• RECORD EXCERPTS:
****************
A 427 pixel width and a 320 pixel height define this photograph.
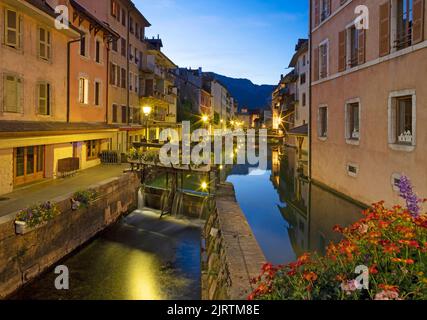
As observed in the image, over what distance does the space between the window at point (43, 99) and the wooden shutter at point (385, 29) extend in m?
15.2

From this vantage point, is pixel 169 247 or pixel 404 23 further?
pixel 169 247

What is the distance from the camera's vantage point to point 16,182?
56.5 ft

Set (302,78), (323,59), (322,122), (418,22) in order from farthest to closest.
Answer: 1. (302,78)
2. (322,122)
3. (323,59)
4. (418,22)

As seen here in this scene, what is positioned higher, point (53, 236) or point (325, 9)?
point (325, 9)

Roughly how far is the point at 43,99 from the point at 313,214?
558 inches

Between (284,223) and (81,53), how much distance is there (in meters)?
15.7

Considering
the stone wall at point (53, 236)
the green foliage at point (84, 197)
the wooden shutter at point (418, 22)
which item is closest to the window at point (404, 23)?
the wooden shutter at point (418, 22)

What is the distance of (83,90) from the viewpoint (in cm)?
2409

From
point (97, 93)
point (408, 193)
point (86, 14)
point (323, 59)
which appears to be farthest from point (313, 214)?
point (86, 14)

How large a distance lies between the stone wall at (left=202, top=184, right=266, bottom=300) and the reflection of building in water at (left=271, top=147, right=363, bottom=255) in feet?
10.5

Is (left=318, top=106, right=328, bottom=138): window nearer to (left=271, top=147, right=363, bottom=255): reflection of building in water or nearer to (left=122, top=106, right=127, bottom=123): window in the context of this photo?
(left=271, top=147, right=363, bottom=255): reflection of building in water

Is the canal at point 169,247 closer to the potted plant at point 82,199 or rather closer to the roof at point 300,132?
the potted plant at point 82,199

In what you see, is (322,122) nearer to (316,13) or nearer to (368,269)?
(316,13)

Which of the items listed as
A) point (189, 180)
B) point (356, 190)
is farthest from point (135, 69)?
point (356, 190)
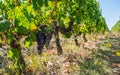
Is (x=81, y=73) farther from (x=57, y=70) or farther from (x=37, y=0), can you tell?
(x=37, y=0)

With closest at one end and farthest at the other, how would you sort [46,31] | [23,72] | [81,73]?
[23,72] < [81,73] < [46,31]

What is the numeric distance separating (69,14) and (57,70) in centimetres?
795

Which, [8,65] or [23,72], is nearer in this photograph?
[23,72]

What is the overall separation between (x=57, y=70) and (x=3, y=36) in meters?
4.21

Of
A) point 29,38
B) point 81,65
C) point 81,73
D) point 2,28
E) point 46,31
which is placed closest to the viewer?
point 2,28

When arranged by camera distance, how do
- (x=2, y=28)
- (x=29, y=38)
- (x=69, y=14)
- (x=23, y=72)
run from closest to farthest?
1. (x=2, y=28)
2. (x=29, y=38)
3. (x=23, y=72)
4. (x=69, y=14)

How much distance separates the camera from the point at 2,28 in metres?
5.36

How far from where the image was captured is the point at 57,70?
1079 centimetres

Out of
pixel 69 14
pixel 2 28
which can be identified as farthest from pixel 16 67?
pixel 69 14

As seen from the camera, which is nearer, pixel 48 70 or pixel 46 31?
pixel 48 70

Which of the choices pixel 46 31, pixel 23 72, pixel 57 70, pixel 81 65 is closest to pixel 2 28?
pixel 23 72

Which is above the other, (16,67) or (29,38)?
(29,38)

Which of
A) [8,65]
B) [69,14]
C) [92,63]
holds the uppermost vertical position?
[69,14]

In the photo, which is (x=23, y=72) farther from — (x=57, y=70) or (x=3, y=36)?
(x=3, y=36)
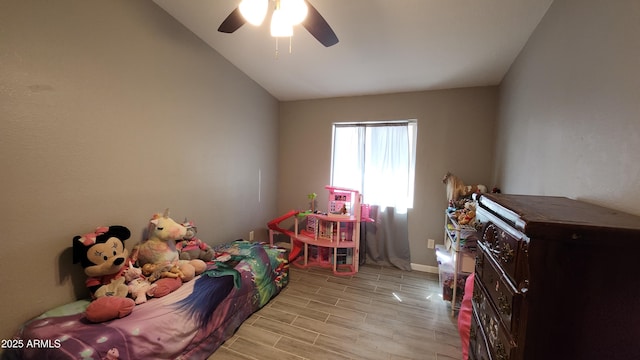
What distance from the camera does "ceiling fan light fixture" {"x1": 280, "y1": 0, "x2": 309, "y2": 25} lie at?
****************
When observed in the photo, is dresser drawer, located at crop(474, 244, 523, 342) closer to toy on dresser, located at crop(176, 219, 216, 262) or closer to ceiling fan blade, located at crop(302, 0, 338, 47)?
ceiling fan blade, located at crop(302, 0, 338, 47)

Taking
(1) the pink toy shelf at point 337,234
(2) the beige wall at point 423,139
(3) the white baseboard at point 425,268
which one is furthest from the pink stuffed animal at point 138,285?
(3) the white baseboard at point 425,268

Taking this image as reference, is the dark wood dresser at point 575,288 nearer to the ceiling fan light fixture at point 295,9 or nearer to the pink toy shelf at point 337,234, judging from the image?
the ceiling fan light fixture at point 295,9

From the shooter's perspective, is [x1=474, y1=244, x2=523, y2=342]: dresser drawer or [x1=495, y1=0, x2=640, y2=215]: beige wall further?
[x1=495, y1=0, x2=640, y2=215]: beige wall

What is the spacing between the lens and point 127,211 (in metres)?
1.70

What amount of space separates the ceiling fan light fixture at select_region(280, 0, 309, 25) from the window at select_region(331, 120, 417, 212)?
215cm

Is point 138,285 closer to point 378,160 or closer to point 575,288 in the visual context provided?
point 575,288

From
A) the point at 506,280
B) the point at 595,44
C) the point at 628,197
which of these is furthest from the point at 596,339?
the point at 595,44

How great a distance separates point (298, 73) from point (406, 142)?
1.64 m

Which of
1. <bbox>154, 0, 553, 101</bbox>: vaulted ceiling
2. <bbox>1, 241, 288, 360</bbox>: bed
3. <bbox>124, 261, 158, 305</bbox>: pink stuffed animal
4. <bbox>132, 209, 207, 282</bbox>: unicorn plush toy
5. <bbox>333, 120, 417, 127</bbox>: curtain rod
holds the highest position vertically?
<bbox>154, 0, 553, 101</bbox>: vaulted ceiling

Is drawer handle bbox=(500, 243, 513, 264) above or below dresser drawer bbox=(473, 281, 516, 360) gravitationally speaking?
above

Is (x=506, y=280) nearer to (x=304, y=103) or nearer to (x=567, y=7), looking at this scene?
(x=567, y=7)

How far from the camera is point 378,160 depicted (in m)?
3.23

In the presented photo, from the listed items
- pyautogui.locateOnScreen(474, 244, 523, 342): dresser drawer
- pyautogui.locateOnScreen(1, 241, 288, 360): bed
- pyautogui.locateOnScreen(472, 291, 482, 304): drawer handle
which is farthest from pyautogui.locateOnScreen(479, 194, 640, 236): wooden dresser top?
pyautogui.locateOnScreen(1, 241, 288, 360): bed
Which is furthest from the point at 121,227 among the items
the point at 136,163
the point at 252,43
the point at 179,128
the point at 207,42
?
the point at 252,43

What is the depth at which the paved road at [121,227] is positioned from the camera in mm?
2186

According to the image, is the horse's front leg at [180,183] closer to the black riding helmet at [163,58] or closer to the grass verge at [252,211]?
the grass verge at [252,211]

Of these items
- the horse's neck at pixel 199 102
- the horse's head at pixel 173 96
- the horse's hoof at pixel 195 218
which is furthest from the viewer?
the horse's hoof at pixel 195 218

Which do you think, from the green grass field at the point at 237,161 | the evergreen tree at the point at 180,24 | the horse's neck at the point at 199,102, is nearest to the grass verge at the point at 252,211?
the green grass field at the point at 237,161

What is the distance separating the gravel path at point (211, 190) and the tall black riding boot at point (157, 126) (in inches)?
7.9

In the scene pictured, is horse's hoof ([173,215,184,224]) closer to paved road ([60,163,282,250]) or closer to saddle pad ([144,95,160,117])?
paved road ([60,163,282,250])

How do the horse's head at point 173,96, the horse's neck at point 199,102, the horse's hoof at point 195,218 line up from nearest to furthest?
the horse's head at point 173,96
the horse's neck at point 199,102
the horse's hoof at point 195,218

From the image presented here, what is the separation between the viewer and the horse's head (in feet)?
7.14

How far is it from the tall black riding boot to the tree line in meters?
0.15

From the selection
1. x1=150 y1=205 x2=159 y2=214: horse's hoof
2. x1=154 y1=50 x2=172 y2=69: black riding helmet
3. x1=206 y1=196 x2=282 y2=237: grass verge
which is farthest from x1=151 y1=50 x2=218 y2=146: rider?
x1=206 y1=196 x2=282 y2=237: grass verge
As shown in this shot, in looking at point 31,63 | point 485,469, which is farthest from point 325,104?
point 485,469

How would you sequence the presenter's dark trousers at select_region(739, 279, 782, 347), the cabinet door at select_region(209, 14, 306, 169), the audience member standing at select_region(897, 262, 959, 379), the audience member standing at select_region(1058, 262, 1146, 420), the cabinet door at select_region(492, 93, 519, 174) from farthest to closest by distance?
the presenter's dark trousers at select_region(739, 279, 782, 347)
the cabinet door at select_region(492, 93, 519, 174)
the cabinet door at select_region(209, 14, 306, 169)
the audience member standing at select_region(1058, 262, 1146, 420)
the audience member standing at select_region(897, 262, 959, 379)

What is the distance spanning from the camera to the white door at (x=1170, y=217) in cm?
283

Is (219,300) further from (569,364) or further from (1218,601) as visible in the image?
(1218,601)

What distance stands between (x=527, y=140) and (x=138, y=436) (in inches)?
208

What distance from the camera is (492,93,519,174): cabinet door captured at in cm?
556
****************
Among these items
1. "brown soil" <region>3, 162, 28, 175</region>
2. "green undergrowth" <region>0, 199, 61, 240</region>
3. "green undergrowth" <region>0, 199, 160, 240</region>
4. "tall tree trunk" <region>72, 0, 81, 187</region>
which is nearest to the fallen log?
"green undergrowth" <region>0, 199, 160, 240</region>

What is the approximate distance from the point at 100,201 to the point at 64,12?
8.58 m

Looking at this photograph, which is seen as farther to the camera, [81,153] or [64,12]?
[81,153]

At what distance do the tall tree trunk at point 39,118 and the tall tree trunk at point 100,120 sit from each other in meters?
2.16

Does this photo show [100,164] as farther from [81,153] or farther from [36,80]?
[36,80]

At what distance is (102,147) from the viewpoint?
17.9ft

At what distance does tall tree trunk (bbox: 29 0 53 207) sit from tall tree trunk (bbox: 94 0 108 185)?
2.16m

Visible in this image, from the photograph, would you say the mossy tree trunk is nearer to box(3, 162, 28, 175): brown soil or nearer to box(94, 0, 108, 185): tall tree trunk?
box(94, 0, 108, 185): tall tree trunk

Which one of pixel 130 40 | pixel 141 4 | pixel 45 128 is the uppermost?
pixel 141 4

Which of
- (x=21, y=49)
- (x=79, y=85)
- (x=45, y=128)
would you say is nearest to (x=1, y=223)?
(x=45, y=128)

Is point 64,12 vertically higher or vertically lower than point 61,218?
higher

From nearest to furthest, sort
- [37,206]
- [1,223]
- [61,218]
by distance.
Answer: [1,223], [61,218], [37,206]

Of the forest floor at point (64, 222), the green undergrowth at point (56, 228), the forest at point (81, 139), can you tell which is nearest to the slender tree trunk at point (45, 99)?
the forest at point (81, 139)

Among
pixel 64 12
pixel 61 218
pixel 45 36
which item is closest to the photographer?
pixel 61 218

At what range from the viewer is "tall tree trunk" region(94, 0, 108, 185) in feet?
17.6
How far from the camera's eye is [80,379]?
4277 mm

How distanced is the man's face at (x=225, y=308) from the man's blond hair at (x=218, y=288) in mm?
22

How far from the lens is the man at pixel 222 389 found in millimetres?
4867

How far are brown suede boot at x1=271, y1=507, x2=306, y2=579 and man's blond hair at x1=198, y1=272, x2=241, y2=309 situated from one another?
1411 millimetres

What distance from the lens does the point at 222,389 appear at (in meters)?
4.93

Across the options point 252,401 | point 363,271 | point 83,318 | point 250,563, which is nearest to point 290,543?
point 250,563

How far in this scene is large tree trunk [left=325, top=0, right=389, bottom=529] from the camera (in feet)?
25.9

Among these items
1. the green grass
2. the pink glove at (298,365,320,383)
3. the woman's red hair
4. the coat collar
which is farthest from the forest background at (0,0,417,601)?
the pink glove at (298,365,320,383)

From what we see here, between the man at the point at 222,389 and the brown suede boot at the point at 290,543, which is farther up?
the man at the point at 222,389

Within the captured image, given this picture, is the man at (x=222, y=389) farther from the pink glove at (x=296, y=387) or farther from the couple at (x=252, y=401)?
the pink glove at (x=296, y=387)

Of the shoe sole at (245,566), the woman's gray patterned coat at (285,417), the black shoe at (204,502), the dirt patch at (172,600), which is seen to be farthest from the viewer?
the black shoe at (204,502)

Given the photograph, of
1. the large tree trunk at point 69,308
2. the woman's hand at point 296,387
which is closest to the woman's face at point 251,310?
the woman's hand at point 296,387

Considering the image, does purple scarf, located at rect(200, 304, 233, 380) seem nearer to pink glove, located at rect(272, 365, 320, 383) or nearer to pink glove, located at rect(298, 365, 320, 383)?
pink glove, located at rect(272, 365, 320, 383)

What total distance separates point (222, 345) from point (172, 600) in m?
****************
• REQUIREMENTS: Please turn the lines starting with the one containing "Which, [8,65] or" and going on through the one containing "What distance from the camera does" into a JSON list of strings, one string per line, leaving out blank lines and pictures.

• THE RESPONSE:
[
  "Which, [8,65] or [23,72], is nearer in this photograph?",
  "[23,72]",
  "What is the overall separation between (x=57, y=70) and (x=3, y=36) in meters?",
  "4.21",
  "Of",
  "A) point 29,38",
  "B) point 81,65",
  "C) point 81,73",
  "D) point 2,28",
  "E) point 46,31",
  "which is placed closest to the viewer?",
  "point 2,28",
  "When arranged by camera distance, how do",
  "- (x=2, y=28)",
  "- (x=29, y=38)",
  "- (x=69, y=14)",
  "- (x=23, y=72)",
  "run from closest to farthest?",
  "1. (x=2, y=28)",
  "2. (x=29, y=38)",
  "3. (x=23, y=72)",
  "4. (x=69, y=14)",
  "How much distance separates the camera from the point at 2,28 in metres?",
  "5.36",
  "How far from where the image was captured is the point at 57,70?",
  "1079 centimetres",
  "Out of",
  "pixel 69 14",
  "pixel 2 28",
  "which can be identified as farthest from pixel 16 67?",
  "pixel 69 14",
  "As seen from the camera, which is nearer, pixel 48 70 or pixel 46 31?",
  "pixel 48 70",
  "Which of the choices pixel 46 31, pixel 23 72, pixel 57 70, pixel 81 65 is closest to pixel 2 28?",
  "pixel 23 72",
  "Which is above the other, (16,67) or (29,38)?",
  "(29,38)",
  "Which of",
  "A) [8,65]",
  "B) [69,14]",
  "C) [92,63]",
  "holds the uppermost vertical position?",
  "[69,14]",
  "In the photo, which is (x=23, y=72) farther from — (x=57, y=70) or (x=3, y=36)?",
  "(x=3, y=36)",
  "What distance from the camera does \"ceiling fan light fixture\" {\"x1\": 280, \"y1\": 0, \"x2\": 309, \"y2\": 25} lie at?"
]